Via all’apertura fra tante polemiche

Il momento magico è tornato. Domani, riparte la nostra attività dopo il letargo forzato di otto mesi. È vero che in molti l'hanno occupato con attività complementari: gare e prove cinofile, manifestazioni di tiro a volo, fiere degli uccelli, ripopolamenti, tuttavia, la caccia è la caccia e che gioia uscire con i cani per dirigersi sul luogo prescelto per la prima alba della stagione.
Ma oggi quanti sono rimasti tali luoghi? Quelli che frequentavamo da anni e di cui conoscevamo ogni recondita rimessa del selvatico, sono ancora disponibili per la nostra passione o abbiamo dovuto cambiare lidi? Ci avranno istituito delle zone a divieto? Oppure l'Atc ci avrà rifiutato la domanda di ammissione o, peggio ancora, avrà cercato di espellerci seppur già soci, soprattutto se non residenti? O ancora, con tutto il caos scoppiato negli ultimi mesi per via di questi siti di Natura 2000, mica ci avranno istituito una bella Zps o un pSIC?
È fuor di dubbio che non vi sia attività umana, in Italia, maggiormente messa in discussione della caccia. Le conquiste che parevano acquisite almeno per un congruo numero di anni, vengono sovente rimesse in discussione. Le (poche) certezze legislative che dovrebbero dare serenità ai seguaci di Diana, vengono attaccate con ricorsi al tribunale di turno, per non parlare degli atti amministrativi che, da un certo numero di anni, danno lavoro a ripetizione sia ai Tar sia agli avvocati, causa impugnazione da parte degli animal-ambientalisti più integralisti. Nella vita è comodo individuare un «capro espiatorio». Poco o nulla conta che i cacciatori gestiscano, ripopolino e, soprattutto, siano cittadini al pari di tutti gli altri. Basti pensare a questa rappresentazione teatrale che si sta mettendo in scena sui siti di Natura 2000.

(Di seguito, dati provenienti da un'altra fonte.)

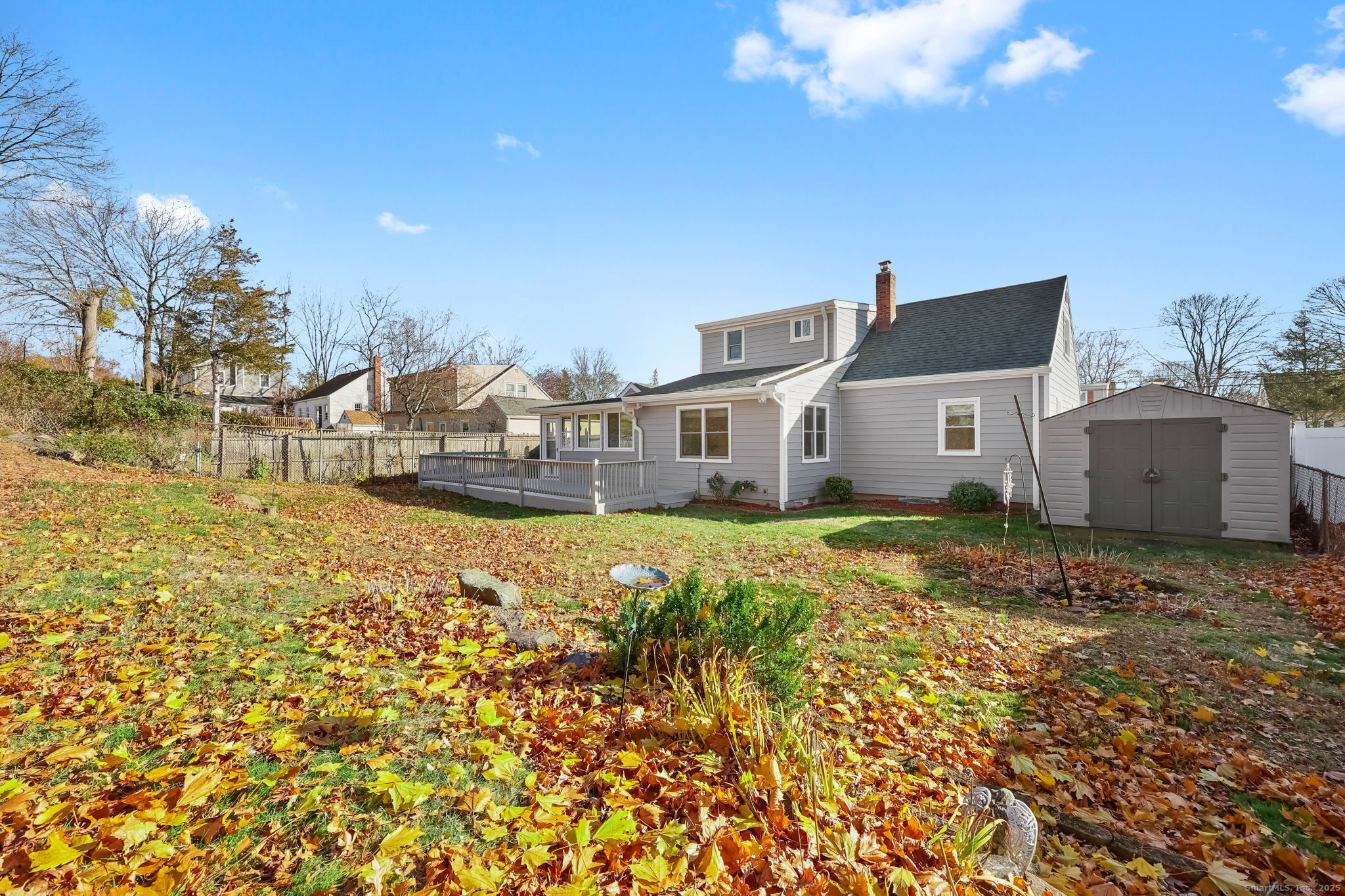 275 Roger Williams Road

La materia parrebbe lasciare ben poco spazio alle libere interpretazioni, visto il dettato delle due direttive «Uccelli» e «Habitat», il parere reiterato della Commissione europea, le affermazioni contenute nell'accordo tra Face e BirdLife International, l'attitudine delle Regioni: tutte posizioni rassicuranti sul rapporto tra la caccia e questi siti, se non fosse che qualcuno vuol sempre fare il primo della classe e sostenere la necessità di determinati divieti, naturalmente del divieto di caccia al primo posto. Costoro hanno scoperto l'acqua calda: se non si può vietare la caccia in modo esplicito, la si potrà emarginare sottraendole territorio fino al momento in cui i cacciatori dovranno forzatamente appendere il fucile al classico chiodo.
Ma non credano di averla vinta facilmente, perché i cacciatori italiani sono ancora in piedi e battaglieranno per vedere trionfare ragione e buonsenso sperando che un pizzico di amor proprio si risvegli anche nelle menti dei dirigenti venatori, troppo impegnati a difendere le poltrone di un effimero potere. E allora, nonostante tutto ciò, viva l'apertura e, in bocca al lupo.